*Assignment:*
From the records below, copy out each line that has the word "name".

(Source records)
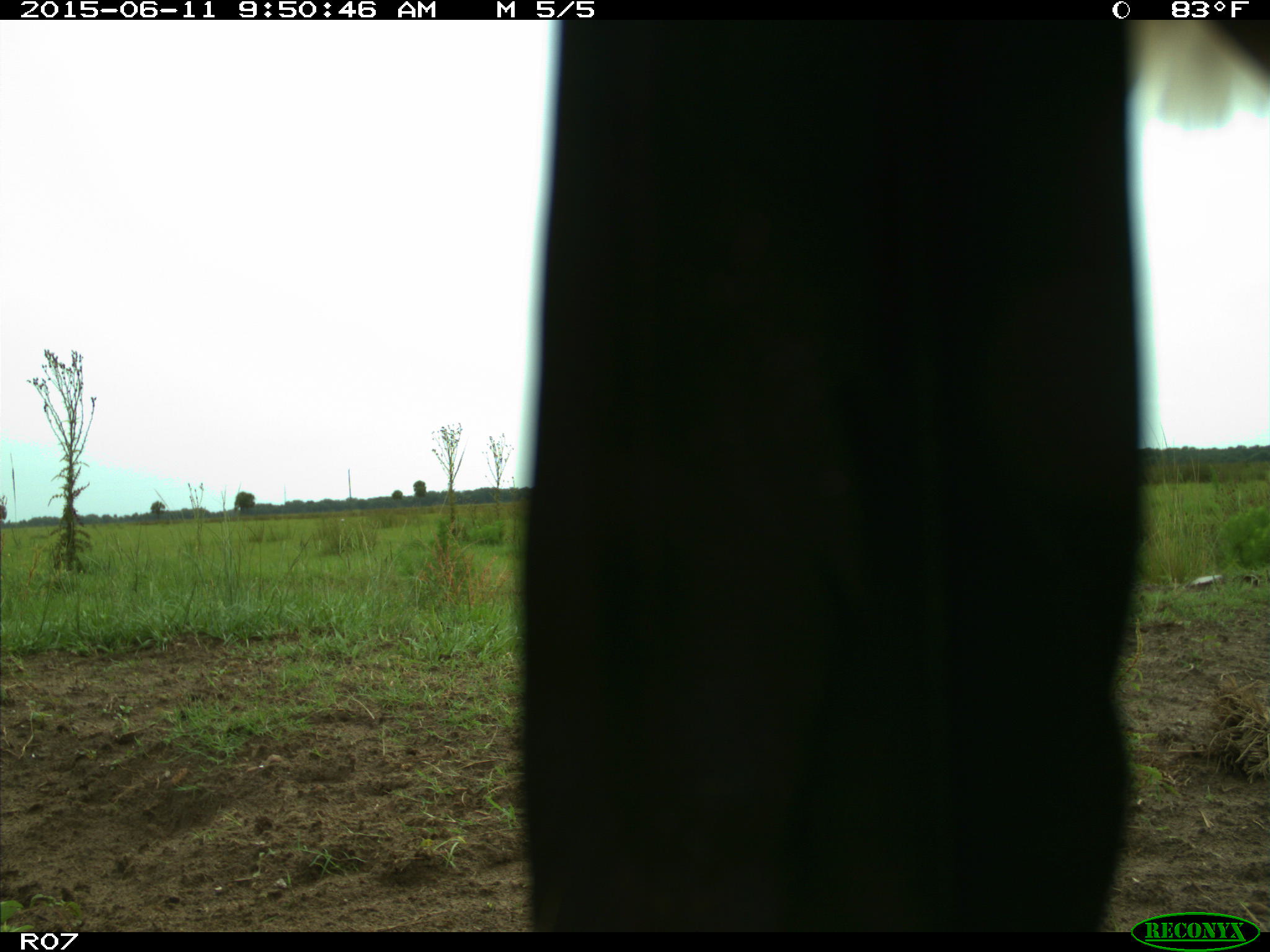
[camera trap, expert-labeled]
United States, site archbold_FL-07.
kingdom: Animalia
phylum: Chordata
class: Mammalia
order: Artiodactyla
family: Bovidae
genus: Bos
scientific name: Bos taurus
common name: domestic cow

==

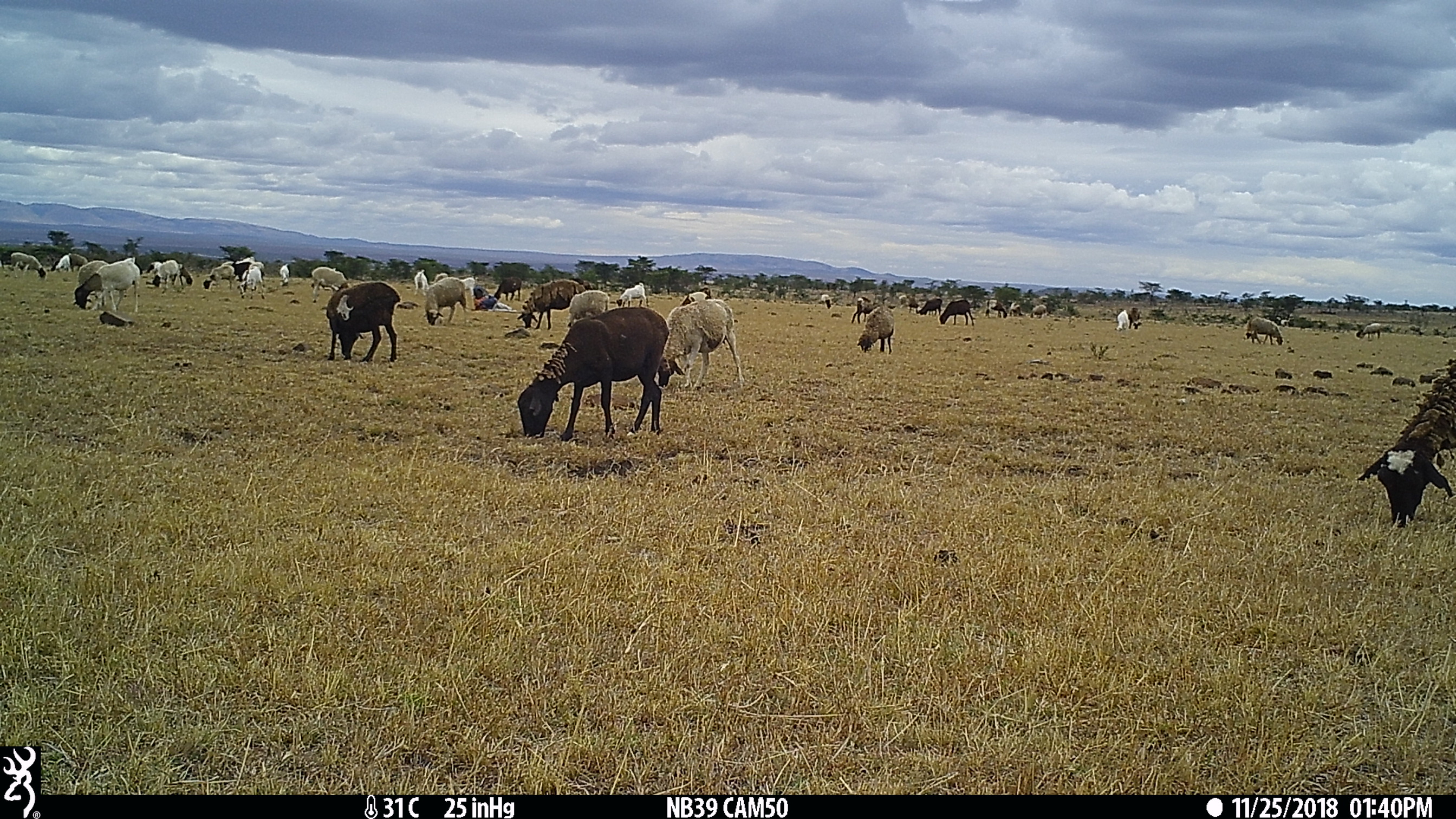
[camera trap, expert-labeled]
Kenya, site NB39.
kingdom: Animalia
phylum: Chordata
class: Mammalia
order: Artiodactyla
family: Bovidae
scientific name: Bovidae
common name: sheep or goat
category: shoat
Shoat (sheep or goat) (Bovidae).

*Task solution:*
scientific name: Bos taurus
common name: domestic cow
scientific name: Bovidae
common name: sheep or goat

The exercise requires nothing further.